Document segment ->
— BEGIN —

250 girls study at the Azmatul Quran madrasa in Dehradun district, learning the Koran and Hadith, Arabic and Urdu, Hindi and English, maths and science, even computers. But they are in tattered clothes, sitting on the floor in a bare classroom. Why can’t the state give them the same uniforms, midday meal and scholarships as other government schools?
The two little girls looked very serious. They were 10 or 12 years old respectively, with white dupattas wrapped tightly over their heads. Their eyes were fixed on an unseen spot on the far wall. Their voices were very soft in the beginning, but grew louder as they sang lines from a long poem which they had memorised. I listened carefully to the words. The poem was a lament about the deprivation of the Muslim community in a secular and democratic country. It was a powerful poem, sung mellifluously.
A small team from the Planning Commission, including me, was in Sahaspur block of Dehradun district in Uttarakhand, standing in a classroom of a madrasa (religious school) called Azmatul Quran. The little girls finished the song on a couplet, which posed the question: ‘Do we suffer so much because we happen to be Muslims?’
Madrasa Azmatul Quran, like thousands of madrasas in the state, is run on door-to-door charity collections. It is located on the main highway on a good-sized plot. The classrooms are built around a large, but badly maintained quadrangle. The madrasa’s administrator, Maulana Muhammad Ali, told us that there was a total enrollment of 600 students in his institution, of which 250 were girls.
We saw girls and boys seated in rows, but mostly in separate classes. In a few classrooms they were together, but seated separately. In one room we saw two computers, which had been given by the government. A listless young man said he was the teacher. We asked for a computer student and an 11-year-old girl was summoned to demonstrate her computer literacy. She sat down hesitantly at the edge of the chair and wrote ‘Ayesha’. She explained: “This is me.” Then she wrote ‘Bilal’ and ‘Zainab’. “My sister and brother,” revealed little Ayesha.

— END —

Record extracts ->
— BEGIN —

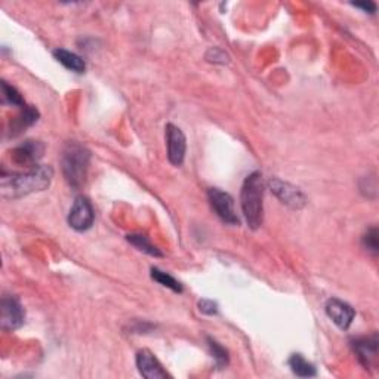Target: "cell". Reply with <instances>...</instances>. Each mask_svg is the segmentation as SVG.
I'll use <instances>...</instances> for the list:
<instances>
[{"instance_id": "22", "label": "cell", "mask_w": 379, "mask_h": 379, "mask_svg": "<svg viewBox=\"0 0 379 379\" xmlns=\"http://www.w3.org/2000/svg\"><path fill=\"white\" fill-rule=\"evenodd\" d=\"M199 309H200L202 314L215 316L218 313V304L212 300H202L199 302Z\"/></svg>"}, {"instance_id": "16", "label": "cell", "mask_w": 379, "mask_h": 379, "mask_svg": "<svg viewBox=\"0 0 379 379\" xmlns=\"http://www.w3.org/2000/svg\"><path fill=\"white\" fill-rule=\"evenodd\" d=\"M126 238H128V242L131 245H133L138 251H141V252H144L147 255H151V256H162V252L150 242L147 236H144V234H129Z\"/></svg>"}, {"instance_id": "6", "label": "cell", "mask_w": 379, "mask_h": 379, "mask_svg": "<svg viewBox=\"0 0 379 379\" xmlns=\"http://www.w3.org/2000/svg\"><path fill=\"white\" fill-rule=\"evenodd\" d=\"M208 199L221 221L230 224V226H238V216L234 211V200L229 193L222 192L219 188H209Z\"/></svg>"}, {"instance_id": "1", "label": "cell", "mask_w": 379, "mask_h": 379, "mask_svg": "<svg viewBox=\"0 0 379 379\" xmlns=\"http://www.w3.org/2000/svg\"><path fill=\"white\" fill-rule=\"evenodd\" d=\"M54 178V169L48 165L30 167L26 174H11L6 172L0 178V192L4 199H20L33 193L46 190Z\"/></svg>"}, {"instance_id": "9", "label": "cell", "mask_w": 379, "mask_h": 379, "mask_svg": "<svg viewBox=\"0 0 379 379\" xmlns=\"http://www.w3.org/2000/svg\"><path fill=\"white\" fill-rule=\"evenodd\" d=\"M166 143H167V159L174 166H181L185 159L187 151V140L184 132L169 123L166 126Z\"/></svg>"}, {"instance_id": "23", "label": "cell", "mask_w": 379, "mask_h": 379, "mask_svg": "<svg viewBox=\"0 0 379 379\" xmlns=\"http://www.w3.org/2000/svg\"><path fill=\"white\" fill-rule=\"evenodd\" d=\"M351 5L358 8V9H363L368 13H375L376 12V5L373 2H360V4H351Z\"/></svg>"}, {"instance_id": "14", "label": "cell", "mask_w": 379, "mask_h": 379, "mask_svg": "<svg viewBox=\"0 0 379 379\" xmlns=\"http://www.w3.org/2000/svg\"><path fill=\"white\" fill-rule=\"evenodd\" d=\"M54 57L58 62H61L68 70H72L75 73H84L86 70V62L82 57H79L75 53H70V50L58 48L54 50Z\"/></svg>"}, {"instance_id": "7", "label": "cell", "mask_w": 379, "mask_h": 379, "mask_svg": "<svg viewBox=\"0 0 379 379\" xmlns=\"http://www.w3.org/2000/svg\"><path fill=\"white\" fill-rule=\"evenodd\" d=\"M270 190L273 194L278 197L283 204L289 206L292 209H301L307 203L305 194L301 192V190L295 185H292L289 182H285L279 178H273L270 182Z\"/></svg>"}, {"instance_id": "12", "label": "cell", "mask_w": 379, "mask_h": 379, "mask_svg": "<svg viewBox=\"0 0 379 379\" xmlns=\"http://www.w3.org/2000/svg\"><path fill=\"white\" fill-rule=\"evenodd\" d=\"M136 368L140 373L147 379H163L169 376L166 370H163L160 361L156 358L151 351L141 350L136 354Z\"/></svg>"}, {"instance_id": "10", "label": "cell", "mask_w": 379, "mask_h": 379, "mask_svg": "<svg viewBox=\"0 0 379 379\" xmlns=\"http://www.w3.org/2000/svg\"><path fill=\"white\" fill-rule=\"evenodd\" d=\"M43 143L28 140L12 150V160L13 163L24 167H34L38 166V162L43 158Z\"/></svg>"}, {"instance_id": "21", "label": "cell", "mask_w": 379, "mask_h": 379, "mask_svg": "<svg viewBox=\"0 0 379 379\" xmlns=\"http://www.w3.org/2000/svg\"><path fill=\"white\" fill-rule=\"evenodd\" d=\"M206 60L212 64H222V65L230 62L229 54L221 48H209L208 53H206Z\"/></svg>"}, {"instance_id": "13", "label": "cell", "mask_w": 379, "mask_h": 379, "mask_svg": "<svg viewBox=\"0 0 379 379\" xmlns=\"http://www.w3.org/2000/svg\"><path fill=\"white\" fill-rule=\"evenodd\" d=\"M39 120V111L31 107L24 106L18 116H15L9 123V136H18L21 135L27 128L33 126Z\"/></svg>"}, {"instance_id": "15", "label": "cell", "mask_w": 379, "mask_h": 379, "mask_svg": "<svg viewBox=\"0 0 379 379\" xmlns=\"http://www.w3.org/2000/svg\"><path fill=\"white\" fill-rule=\"evenodd\" d=\"M287 365L292 369V372L300 378H312L317 375L314 365L309 363V361L305 360L301 354H292L290 358L287 360Z\"/></svg>"}, {"instance_id": "20", "label": "cell", "mask_w": 379, "mask_h": 379, "mask_svg": "<svg viewBox=\"0 0 379 379\" xmlns=\"http://www.w3.org/2000/svg\"><path fill=\"white\" fill-rule=\"evenodd\" d=\"M363 246L368 252L376 255L379 251V243H378V229L372 227L366 231V234L363 236Z\"/></svg>"}, {"instance_id": "11", "label": "cell", "mask_w": 379, "mask_h": 379, "mask_svg": "<svg viewBox=\"0 0 379 379\" xmlns=\"http://www.w3.org/2000/svg\"><path fill=\"white\" fill-rule=\"evenodd\" d=\"M324 309H326L327 317H329L342 331L348 329L356 316L354 308L350 304L344 302L338 298L327 300Z\"/></svg>"}, {"instance_id": "5", "label": "cell", "mask_w": 379, "mask_h": 379, "mask_svg": "<svg viewBox=\"0 0 379 379\" xmlns=\"http://www.w3.org/2000/svg\"><path fill=\"white\" fill-rule=\"evenodd\" d=\"M94 219L95 214L89 199L84 196L76 197L70 214H68V226L76 231H86L92 227Z\"/></svg>"}, {"instance_id": "4", "label": "cell", "mask_w": 379, "mask_h": 379, "mask_svg": "<svg viewBox=\"0 0 379 379\" xmlns=\"http://www.w3.org/2000/svg\"><path fill=\"white\" fill-rule=\"evenodd\" d=\"M26 320V312L18 298L4 297L0 302V327L4 331L20 329Z\"/></svg>"}, {"instance_id": "17", "label": "cell", "mask_w": 379, "mask_h": 379, "mask_svg": "<svg viewBox=\"0 0 379 379\" xmlns=\"http://www.w3.org/2000/svg\"><path fill=\"white\" fill-rule=\"evenodd\" d=\"M206 342H208V347L211 350V354H212V358L215 360V363L219 369H224L230 361V356H229V351L224 348L221 344L218 341H215L214 338L208 336L206 338Z\"/></svg>"}, {"instance_id": "3", "label": "cell", "mask_w": 379, "mask_h": 379, "mask_svg": "<svg viewBox=\"0 0 379 379\" xmlns=\"http://www.w3.org/2000/svg\"><path fill=\"white\" fill-rule=\"evenodd\" d=\"M91 162V153L79 143H68L62 151V174L72 188L79 190L84 185Z\"/></svg>"}, {"instance_id": "18", "label": "cell", "mask_w": 379, "mask_h": 379, "mask_svg": "<svg viewBox=\"0 0 379 379\" xmlns=\"http://www.w3.org/2000/svg\"><path fill=\"white\" fill-rule=\"evenodd\" d=\"M151 279L156 280L159 285L177 292V294H181L182 292V285L175 278H172L170 274H167L159 268H151Z\"/></svg>"}, {"instance_id": "19", "label": "cell", "mask_w": 379, "mask_h": 379, "mask_svg": "<svg viewBox=\"0 0 379 379\" xmlns=\"http://www.w3.org/2000/svg\"><path fill=\"white\" fill-rule=\"evenodd\" d=\"M2 101H4V104H9V106L20 107V109L26 106L21 94L5 80H2Z\"/></svg>"}, {"instance_id": "2", "label": "cell", "mask_w": 379, "mask_h": 379, "mask_svg": "<svg viewBox=\"0 0 379 379\" xmlns=\"http://www.w3.org/2000/svg\"><path fill=\"white\" fill-rule=\"evenodd\" d=\"M264 180L261 172H252L246 177L242 193H240V204L249 229L258 230L263 226L264 218Z\"/></svg>"}, {"instance_id": "8", "label": "cell", "mask_w": 379, "mask_h": 379, "mask_svg": "<svg viewBox=\"0 0 379 379\" xmlns=\"http://www.w3.org/2000/svg\"><path fill=\"white\" fill-rule=\"evenodd\" d=\"M378 335L360 336L351 341L353 351L358 360V363L365 369L375 368L378 363Z\"/></svg>"}]
</instances>
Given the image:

— END —

Instructions ->
1. Reproduce, word for word, the stretch of the madrasa article from "250 girls study" through "other government schools?".
2. According to the madrasa article, how is Madrasa Azmatul Quran funded?

Solutions by task ->
1.
250 girls study at the Azmatul Quran madrasa in Dehradun district, learning the Koran and Hadith, Arabic and Urdu, Hindi and English, maths and science, even computers. But they are in tattered clothes, sitting on the floor in a bare classroom. Why can’t the state give them the same uniforms, midday meal and scholarships as other government schools?

2. It is run on door-to-door charity collections.